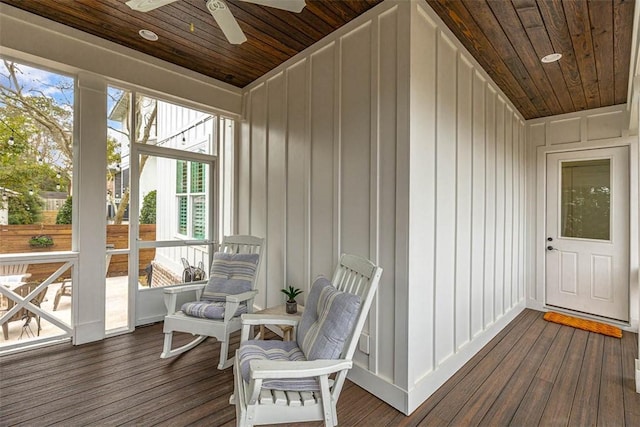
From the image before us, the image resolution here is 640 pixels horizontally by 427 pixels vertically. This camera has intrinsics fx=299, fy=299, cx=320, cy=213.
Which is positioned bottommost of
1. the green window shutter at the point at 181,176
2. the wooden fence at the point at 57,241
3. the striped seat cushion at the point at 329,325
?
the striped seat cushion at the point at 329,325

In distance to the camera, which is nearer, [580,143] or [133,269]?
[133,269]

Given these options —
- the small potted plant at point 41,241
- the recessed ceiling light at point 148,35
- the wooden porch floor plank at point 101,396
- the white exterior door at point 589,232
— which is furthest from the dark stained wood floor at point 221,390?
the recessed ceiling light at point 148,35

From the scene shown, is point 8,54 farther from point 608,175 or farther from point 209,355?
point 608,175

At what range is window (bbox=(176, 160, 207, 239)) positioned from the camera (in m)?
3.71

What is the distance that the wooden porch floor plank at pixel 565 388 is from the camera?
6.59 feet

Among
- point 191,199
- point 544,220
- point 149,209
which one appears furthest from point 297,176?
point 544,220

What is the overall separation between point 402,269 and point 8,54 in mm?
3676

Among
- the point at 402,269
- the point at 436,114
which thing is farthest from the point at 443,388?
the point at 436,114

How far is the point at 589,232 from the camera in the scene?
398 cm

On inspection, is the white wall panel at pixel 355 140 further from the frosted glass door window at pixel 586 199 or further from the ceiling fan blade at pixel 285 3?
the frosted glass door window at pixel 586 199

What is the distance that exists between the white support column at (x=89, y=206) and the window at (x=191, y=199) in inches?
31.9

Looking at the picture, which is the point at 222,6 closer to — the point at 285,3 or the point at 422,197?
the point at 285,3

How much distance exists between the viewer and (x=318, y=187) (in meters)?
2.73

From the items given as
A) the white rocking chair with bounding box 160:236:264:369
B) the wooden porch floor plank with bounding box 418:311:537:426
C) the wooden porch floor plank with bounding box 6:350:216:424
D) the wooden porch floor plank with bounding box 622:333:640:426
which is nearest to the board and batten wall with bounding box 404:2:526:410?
────
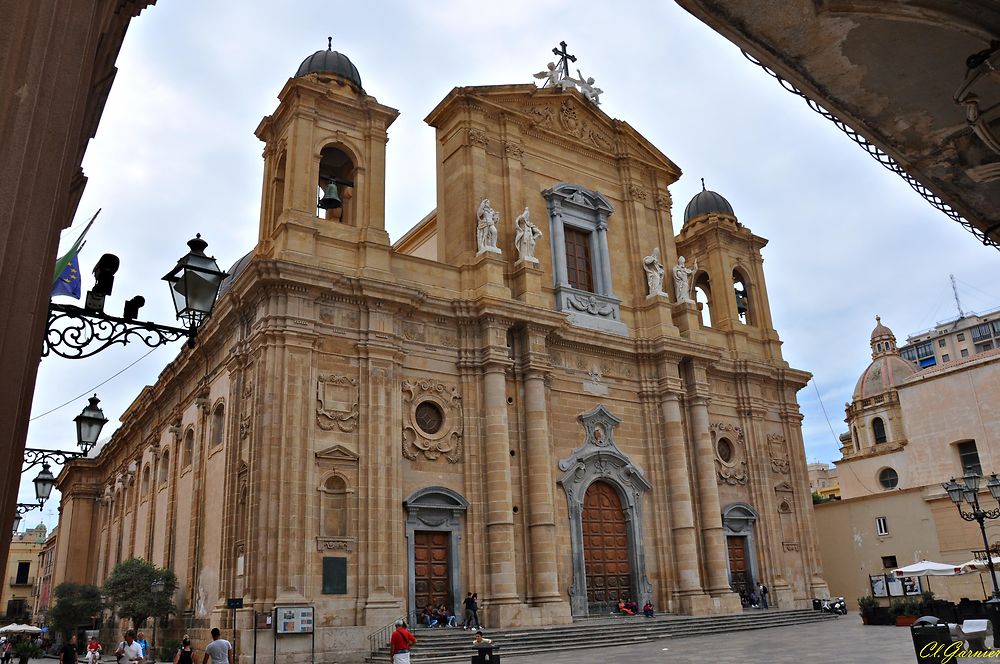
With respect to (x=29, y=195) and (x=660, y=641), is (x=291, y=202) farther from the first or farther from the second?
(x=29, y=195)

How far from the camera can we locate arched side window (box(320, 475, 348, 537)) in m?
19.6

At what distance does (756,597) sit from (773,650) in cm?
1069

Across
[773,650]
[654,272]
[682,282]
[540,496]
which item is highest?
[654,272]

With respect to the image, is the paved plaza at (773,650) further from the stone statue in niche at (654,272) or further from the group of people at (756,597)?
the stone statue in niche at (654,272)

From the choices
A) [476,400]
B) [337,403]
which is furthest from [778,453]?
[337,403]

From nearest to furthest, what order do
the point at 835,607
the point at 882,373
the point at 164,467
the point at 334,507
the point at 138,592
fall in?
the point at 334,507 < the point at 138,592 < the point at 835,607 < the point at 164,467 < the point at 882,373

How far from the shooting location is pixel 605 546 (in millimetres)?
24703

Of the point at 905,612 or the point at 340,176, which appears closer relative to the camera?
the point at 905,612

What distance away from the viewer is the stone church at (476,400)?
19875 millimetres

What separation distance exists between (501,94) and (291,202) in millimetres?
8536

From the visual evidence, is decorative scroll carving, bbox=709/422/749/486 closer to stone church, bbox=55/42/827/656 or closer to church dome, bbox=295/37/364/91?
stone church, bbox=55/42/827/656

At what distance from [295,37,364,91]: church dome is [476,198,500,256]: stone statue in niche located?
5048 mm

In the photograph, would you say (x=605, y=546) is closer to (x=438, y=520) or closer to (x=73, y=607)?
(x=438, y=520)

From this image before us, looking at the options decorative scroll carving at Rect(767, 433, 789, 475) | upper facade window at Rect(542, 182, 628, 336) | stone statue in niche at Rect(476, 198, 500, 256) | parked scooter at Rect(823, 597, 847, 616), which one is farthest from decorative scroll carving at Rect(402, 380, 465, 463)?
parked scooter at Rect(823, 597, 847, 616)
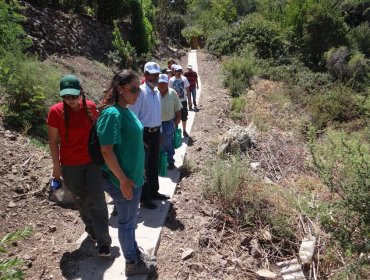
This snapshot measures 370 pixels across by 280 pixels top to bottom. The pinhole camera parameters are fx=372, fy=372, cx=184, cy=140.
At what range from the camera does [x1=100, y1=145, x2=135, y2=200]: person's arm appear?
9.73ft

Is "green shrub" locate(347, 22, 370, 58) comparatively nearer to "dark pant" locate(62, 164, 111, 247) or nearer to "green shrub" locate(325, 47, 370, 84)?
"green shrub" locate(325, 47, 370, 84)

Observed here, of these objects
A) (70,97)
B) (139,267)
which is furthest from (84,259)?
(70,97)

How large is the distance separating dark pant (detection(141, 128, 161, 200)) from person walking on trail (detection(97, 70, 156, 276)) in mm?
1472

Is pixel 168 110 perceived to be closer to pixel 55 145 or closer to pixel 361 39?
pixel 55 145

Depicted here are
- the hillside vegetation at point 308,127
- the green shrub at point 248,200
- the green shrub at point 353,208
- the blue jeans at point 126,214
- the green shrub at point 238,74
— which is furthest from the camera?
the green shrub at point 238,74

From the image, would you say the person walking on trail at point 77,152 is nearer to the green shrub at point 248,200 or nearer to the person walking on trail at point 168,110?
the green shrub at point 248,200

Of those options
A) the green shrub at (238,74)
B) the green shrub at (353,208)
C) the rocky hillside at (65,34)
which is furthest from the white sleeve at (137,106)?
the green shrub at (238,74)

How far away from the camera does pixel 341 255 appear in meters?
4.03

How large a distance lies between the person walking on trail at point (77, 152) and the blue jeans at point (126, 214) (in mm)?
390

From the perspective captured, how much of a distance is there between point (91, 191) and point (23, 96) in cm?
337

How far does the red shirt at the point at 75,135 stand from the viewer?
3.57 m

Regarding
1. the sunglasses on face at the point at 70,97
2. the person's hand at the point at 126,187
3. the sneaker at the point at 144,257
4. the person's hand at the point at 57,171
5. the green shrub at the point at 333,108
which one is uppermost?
────
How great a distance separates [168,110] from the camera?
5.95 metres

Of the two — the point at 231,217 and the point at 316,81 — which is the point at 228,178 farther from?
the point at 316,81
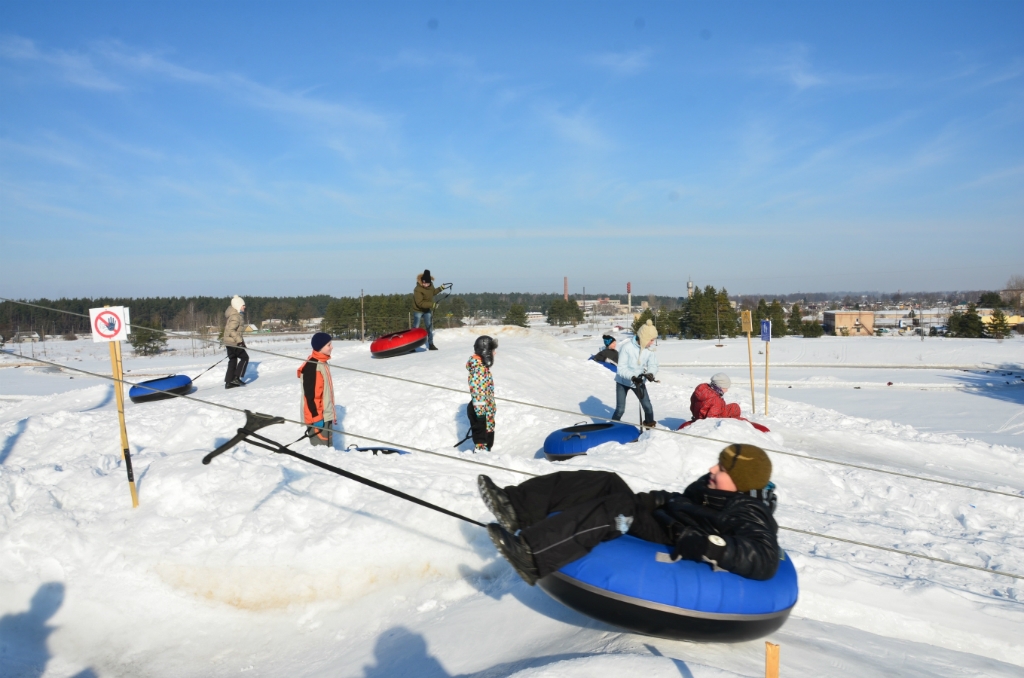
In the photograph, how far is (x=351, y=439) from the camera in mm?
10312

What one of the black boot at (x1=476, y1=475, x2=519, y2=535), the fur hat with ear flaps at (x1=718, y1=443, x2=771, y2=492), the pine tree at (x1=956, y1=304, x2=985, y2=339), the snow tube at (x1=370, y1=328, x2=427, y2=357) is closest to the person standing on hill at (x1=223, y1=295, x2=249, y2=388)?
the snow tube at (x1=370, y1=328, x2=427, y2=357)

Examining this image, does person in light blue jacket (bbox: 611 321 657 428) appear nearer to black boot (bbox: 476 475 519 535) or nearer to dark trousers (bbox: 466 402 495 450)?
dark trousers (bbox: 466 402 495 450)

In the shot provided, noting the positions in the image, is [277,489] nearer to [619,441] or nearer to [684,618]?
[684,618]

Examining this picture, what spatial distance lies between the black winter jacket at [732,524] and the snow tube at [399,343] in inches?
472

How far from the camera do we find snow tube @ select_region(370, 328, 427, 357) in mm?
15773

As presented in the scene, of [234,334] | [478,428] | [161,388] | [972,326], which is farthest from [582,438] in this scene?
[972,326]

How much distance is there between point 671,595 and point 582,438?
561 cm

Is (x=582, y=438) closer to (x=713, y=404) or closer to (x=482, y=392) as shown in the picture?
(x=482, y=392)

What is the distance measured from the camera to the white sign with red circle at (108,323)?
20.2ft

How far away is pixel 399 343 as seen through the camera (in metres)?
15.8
────
Task to carry out: How many lines of the data above contain the string "pixels"? Case matters, and the reply should be the number alone.

Complete response: 2